* _What needs to be done_
In the year-end reflection, what has Jacob decided to do?

It would be nice if I were a musical person, or a songwriter and I could just write a song that would sum up my year. I am thinking of that Billy Joel song, We Didn't Start the Fire. But I am not, so I am trying to reflect upon what I have learned this year and as a whole, how I feel about the year.
Bad things first, so I can finish on a good note. As I think through the items that tally up on the bad side, I find it ironic that some of them will appear on both sides of the list. Life is full of irony.
Financially this was another staggering year. It is just not going to get better for about another year, or possibly two. We are working so hard to get back on top of everything that went wrong in years past that is so hard to see that there is a light at the end of the tunnel. I find us still in a position of receiving charity. I am humbled by this because my foolish pride wants to be in a position to GIVE to others. It is much nicer feeling. I am embarrassed by how low I have fallen. It is ever so much harder to receive charity than it is to give it. I hope someday, when I am again in a position to give, that I will remember how it feels and be sympathetic and sensitive to others. God is working on my on this. I can see what he wants me to learn, but I am stubborn and thick headed, so it is taking a long time for me to accept it.
Pride makes an appearance again in this item. Jacob. He has decided to drop out of school. That was a low blow for me. I have probably been in denial about this for longer than I care to think about. He has just not been a committed student for the last several years. But he always told me that he WOULD graduate, no matter what. I held onto that. I took comfort in that. But now it changes. Upon examining my motives, I can see that pride is driving me again. I did not want to be the mother of a drop-out. To be honest, I still don't. I know that Jacob has above average intelligence. It hurts me so much that he won't apply himself. But I guess that is back to me. I have to move that pride thing out of the way and try to let Jacob focus on Jacob and what he wants from life. I have to let that go. It has to be his choice. I can no longer chose for him. Sigh.

* _Given entries_
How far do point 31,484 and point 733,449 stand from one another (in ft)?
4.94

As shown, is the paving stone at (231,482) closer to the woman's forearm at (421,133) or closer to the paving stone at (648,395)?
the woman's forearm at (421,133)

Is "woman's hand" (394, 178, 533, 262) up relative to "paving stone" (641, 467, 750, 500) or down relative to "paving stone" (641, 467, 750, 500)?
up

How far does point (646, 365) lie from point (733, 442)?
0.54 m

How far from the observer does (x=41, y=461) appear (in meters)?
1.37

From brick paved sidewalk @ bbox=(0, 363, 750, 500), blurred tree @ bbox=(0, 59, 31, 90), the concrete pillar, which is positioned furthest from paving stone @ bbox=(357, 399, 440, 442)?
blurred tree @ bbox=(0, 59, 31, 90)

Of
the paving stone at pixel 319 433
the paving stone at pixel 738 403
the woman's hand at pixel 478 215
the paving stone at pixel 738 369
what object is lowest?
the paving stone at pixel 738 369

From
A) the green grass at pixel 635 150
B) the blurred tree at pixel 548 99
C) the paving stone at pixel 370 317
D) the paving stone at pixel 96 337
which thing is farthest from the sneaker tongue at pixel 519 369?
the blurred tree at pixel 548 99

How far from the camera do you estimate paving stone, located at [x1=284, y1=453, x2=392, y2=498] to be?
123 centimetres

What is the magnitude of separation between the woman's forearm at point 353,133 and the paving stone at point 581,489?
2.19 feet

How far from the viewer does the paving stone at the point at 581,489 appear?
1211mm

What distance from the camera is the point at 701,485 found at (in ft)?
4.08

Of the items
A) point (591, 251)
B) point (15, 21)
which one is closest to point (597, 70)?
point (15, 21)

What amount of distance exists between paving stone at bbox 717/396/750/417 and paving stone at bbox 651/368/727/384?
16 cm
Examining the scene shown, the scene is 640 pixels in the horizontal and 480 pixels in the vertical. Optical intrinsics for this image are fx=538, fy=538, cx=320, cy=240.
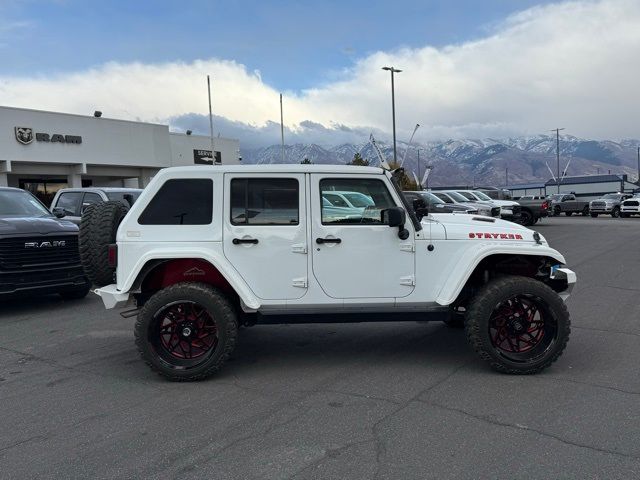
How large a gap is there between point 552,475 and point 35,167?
40175 mm

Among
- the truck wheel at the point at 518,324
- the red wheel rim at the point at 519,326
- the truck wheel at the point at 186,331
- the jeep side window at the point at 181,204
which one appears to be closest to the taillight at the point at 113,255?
the jeep side window at the point at 181,204

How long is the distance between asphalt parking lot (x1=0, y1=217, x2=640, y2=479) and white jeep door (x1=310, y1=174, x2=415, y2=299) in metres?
0.82

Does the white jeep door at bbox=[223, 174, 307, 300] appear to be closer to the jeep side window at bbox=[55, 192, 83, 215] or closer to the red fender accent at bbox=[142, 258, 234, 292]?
the red fender accent at bbox=[142, 258, 234, 292]

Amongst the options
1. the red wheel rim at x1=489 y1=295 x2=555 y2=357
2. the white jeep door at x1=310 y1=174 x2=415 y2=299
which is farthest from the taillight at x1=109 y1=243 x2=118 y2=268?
the red wheel rim at x1=489 y1=295 x2=555 y2=357

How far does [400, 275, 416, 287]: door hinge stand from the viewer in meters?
4.86

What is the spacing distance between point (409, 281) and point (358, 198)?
885mm

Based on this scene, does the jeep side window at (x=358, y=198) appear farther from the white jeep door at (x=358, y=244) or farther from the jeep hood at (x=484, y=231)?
the jeep hood at (x=484, y=231)

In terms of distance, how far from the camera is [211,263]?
15.8ft

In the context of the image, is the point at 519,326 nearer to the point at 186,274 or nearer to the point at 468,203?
the point at 186,274

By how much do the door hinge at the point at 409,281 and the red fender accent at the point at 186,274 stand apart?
162 cm

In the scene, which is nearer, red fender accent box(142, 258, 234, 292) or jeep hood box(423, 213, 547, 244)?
jeep hood box(423, 213, 547, 244)

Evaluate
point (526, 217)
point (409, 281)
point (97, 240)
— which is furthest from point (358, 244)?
point (526, 217)

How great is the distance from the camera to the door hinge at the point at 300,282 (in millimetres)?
4836

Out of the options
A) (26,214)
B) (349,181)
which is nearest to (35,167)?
(26,214)
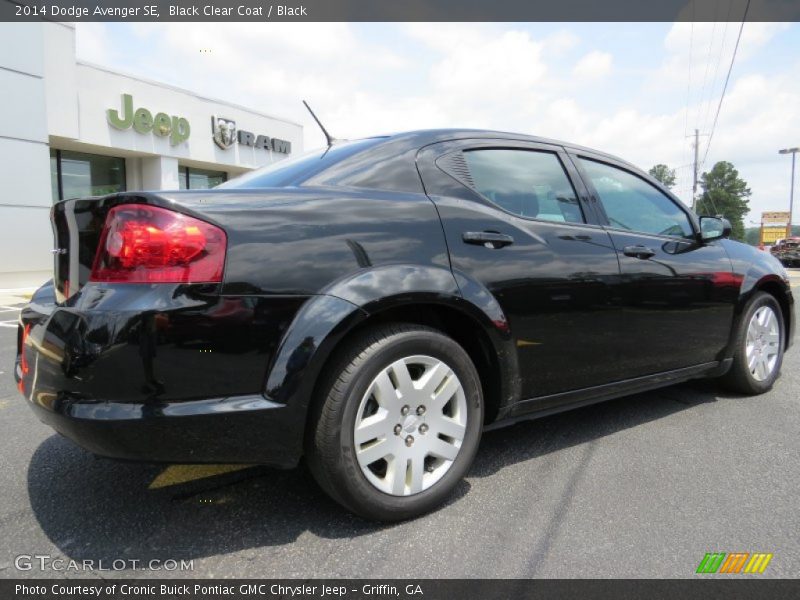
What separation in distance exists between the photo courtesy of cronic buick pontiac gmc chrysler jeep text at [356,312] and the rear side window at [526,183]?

* _Written response_
He has decided to drop out of school.